DO THIS | Reproduce every line of the material below without changing a single character.

(Data items)
* BEGIN *
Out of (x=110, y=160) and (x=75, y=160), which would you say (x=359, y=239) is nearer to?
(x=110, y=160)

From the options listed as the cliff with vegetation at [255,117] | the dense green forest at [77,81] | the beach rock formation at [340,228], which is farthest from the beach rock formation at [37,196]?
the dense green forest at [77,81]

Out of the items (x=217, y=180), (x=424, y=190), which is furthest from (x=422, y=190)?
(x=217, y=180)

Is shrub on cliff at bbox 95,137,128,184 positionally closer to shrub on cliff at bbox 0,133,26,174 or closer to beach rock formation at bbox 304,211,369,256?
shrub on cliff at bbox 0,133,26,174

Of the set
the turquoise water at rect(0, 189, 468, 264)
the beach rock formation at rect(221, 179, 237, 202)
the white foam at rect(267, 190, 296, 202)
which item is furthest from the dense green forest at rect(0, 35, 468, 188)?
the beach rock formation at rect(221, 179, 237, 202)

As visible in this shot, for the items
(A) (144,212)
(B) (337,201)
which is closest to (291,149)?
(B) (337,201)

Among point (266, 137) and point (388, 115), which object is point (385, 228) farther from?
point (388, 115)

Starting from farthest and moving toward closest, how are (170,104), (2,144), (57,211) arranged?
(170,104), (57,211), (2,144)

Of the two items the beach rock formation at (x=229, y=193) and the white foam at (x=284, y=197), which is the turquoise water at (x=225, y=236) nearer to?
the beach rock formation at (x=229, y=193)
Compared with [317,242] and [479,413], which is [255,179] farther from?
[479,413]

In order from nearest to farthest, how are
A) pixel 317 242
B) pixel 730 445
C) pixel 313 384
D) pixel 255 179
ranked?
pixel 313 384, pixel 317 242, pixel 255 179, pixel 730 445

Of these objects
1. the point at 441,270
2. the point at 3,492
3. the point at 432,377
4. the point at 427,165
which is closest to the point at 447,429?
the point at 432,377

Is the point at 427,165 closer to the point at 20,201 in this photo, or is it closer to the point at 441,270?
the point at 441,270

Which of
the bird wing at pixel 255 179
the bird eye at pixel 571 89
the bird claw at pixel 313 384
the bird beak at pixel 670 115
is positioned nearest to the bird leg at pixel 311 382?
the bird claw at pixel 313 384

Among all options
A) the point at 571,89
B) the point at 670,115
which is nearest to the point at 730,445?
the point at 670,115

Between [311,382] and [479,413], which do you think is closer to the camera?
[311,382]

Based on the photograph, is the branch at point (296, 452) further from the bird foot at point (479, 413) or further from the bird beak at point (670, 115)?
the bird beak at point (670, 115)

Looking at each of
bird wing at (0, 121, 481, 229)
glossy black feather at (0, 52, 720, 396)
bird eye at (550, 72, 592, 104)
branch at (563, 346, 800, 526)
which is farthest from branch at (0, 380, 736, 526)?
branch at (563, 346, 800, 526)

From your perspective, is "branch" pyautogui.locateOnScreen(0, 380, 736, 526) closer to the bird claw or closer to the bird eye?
* END *
SOLUTION TO THIS TASK |
Out of (x=110, y=160) and (x=75, y=160), which would you say (x=359, y=239) is nearer to?
(x=110, y=160)

From the options listed as the cliff with vegetation at [255,117] | the dense green forest at [77,81] | the beach rock formation at [340,228], which is farthest from the beach rock formation at [37,196]?
the dense green forest at [77,81]

Out of the items (x=217, y=180), (x=424, y=190), which is furthest from (x=422, y=190)?
(x=217, y=180)

Is shrub on cliff at bbox 95,137,128,184 positionally closer to shrub on cliff at bbox 0,133,26,174 or closer to beach rock formation at bbox 304,211,369,256?
shrub on cliff at bbox 0,133,26,174

Of the set
the turquoise water at rect(0, 189, 468, 264)
the beach rock formation at rect(221, 179, 237, 202)
the white foam at rect(267, 190, 296, 202)
which item is furthest from the dense green forest at rect(0, 35, 468, 188)?
the beach rock formation at rect(221, 179, 237, 202)

As visible in this shot, for the items
(A) (144,212)
(B) (337,201)
which is closest to (291,149)?
(B) (337,201)

Among point (266, 137) and point (388, 115), which object is point (385, 228) farther from?
point (388, 115)

Starting from farthest and moving toward closest, how are (170,104), (2,144), (57,211) arranged?
(170,104), (57,211), (2,144)

Of the two items the beach rock formation at (x=229, y=193) and the white foam at (x=284, y=197), which is the turquoise water at (x=225, y=236) nearer to?
the beach rock formation at (x=229, y=193)
Compared with [317,242] and [479,413], which is [255,179] farther from?
[479,413]

In order from nearest to farthest, how are
A) pixel 317 242
B) pixel 730 445
C) pixel 313 384
D) pixel 255 179
ranked?
pixel 313 384, pixel 317 242, pixel 255 179, pixel 730 445

Of these objects
1. the point at 441,270
2. the point at 3,492
3. the point at 432,377
4. the point at 427,165
which is closest to the point at 447,429?
the point at 432,377

Is the point at 427,165 closer to the point at 20,201 in this photo, or is it closer to the point at 441,270?
the point at 441,270

Which of
the bird wing at pixel 255 179
the bird eye at pixel 571 89
the bird claw at pixel 313 384
the bird beak at pixel 670 115
is positioned nearest to the bird leg at pixel 311 382?
the bird claw at pixel 313 384

Among all options
A) the point at 571,89
B) the point at 670,115
which is nearest to the point at 730,445?
the point at 670,115

Between [311,382] and [479,413], which do you think is closer to the camera?
[311,382]

Based on the photograph, is the branch at point (296, 452) further from the bird foot at point (479, 413) or further from the bird beak at point (670, 115)?
the bird beak at point (670, 115)

Looking at each of
bird wing at (0, 121, 481, 229)
glossy black feather at (0, 52, 720, 396)
bird eye at (550, 72, 592, 104)
branch at (563, 346, 800, 526)
which is farthest from branch at (0, 380, 736, 526)?
branch at (563, 346, 800, 526)

From your perspective, is "branch" pyautogui.locateOnScreen(0, 380, 736, 526) closer to the bird claw or closer to the bird eye?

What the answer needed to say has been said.